Material for this task START

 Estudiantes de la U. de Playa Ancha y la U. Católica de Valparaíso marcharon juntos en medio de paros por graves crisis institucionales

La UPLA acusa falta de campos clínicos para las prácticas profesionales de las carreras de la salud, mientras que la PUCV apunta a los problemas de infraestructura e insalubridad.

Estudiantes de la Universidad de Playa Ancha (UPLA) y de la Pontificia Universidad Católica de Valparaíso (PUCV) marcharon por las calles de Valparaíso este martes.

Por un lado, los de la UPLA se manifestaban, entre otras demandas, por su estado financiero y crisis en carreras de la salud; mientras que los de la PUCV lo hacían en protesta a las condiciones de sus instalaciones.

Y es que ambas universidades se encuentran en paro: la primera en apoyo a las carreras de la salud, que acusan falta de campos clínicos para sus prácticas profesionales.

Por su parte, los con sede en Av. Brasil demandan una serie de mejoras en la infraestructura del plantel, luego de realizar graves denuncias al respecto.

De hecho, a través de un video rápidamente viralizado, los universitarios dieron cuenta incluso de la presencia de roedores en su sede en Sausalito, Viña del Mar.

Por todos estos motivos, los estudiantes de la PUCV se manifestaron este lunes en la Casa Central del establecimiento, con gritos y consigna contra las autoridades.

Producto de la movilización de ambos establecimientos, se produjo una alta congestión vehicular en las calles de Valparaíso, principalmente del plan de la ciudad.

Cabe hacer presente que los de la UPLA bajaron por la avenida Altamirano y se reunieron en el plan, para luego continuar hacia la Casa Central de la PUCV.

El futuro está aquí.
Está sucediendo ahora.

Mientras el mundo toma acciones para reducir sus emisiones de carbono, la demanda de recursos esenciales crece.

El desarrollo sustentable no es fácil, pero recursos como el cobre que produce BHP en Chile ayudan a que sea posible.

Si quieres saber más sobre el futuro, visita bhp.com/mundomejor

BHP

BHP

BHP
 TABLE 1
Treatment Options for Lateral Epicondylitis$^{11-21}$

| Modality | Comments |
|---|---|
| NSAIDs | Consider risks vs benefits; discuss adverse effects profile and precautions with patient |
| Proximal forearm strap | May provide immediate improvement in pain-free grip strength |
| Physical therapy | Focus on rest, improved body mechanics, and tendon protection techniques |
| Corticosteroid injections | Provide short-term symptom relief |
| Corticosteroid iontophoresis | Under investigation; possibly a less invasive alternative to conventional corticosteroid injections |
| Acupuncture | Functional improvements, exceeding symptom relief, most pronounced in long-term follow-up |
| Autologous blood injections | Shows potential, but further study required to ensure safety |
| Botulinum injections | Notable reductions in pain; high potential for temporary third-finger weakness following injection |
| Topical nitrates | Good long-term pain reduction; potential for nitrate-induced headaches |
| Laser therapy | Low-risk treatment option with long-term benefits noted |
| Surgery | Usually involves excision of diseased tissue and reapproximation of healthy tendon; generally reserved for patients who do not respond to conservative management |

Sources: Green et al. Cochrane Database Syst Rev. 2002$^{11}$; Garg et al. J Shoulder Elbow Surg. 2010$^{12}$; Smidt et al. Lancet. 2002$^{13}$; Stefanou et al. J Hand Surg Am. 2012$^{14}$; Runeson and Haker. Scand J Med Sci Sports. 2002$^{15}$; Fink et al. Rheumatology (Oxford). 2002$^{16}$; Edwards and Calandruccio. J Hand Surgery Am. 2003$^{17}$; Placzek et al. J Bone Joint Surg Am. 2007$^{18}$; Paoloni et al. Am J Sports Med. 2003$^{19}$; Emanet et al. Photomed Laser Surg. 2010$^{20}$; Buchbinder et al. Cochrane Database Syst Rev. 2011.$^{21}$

Material for this task END

> Aim of the exercise: Please reproduce exactly the lines from the first one of the records above through the line containing "La UPLA acusa", both included, and nothing else.

> Written solution:
 Estudiantes de la U. de Playa Ancha y la U. Católica de Valparaíso marcharon juntos en medio de paros por graves crisis institucionales

La UPLA acusa falta de campos clínicos para las prácticas profesionales de las carreras de la salud, mientras que la PUCV apunta a los problemas de infraestructura e insalubridad.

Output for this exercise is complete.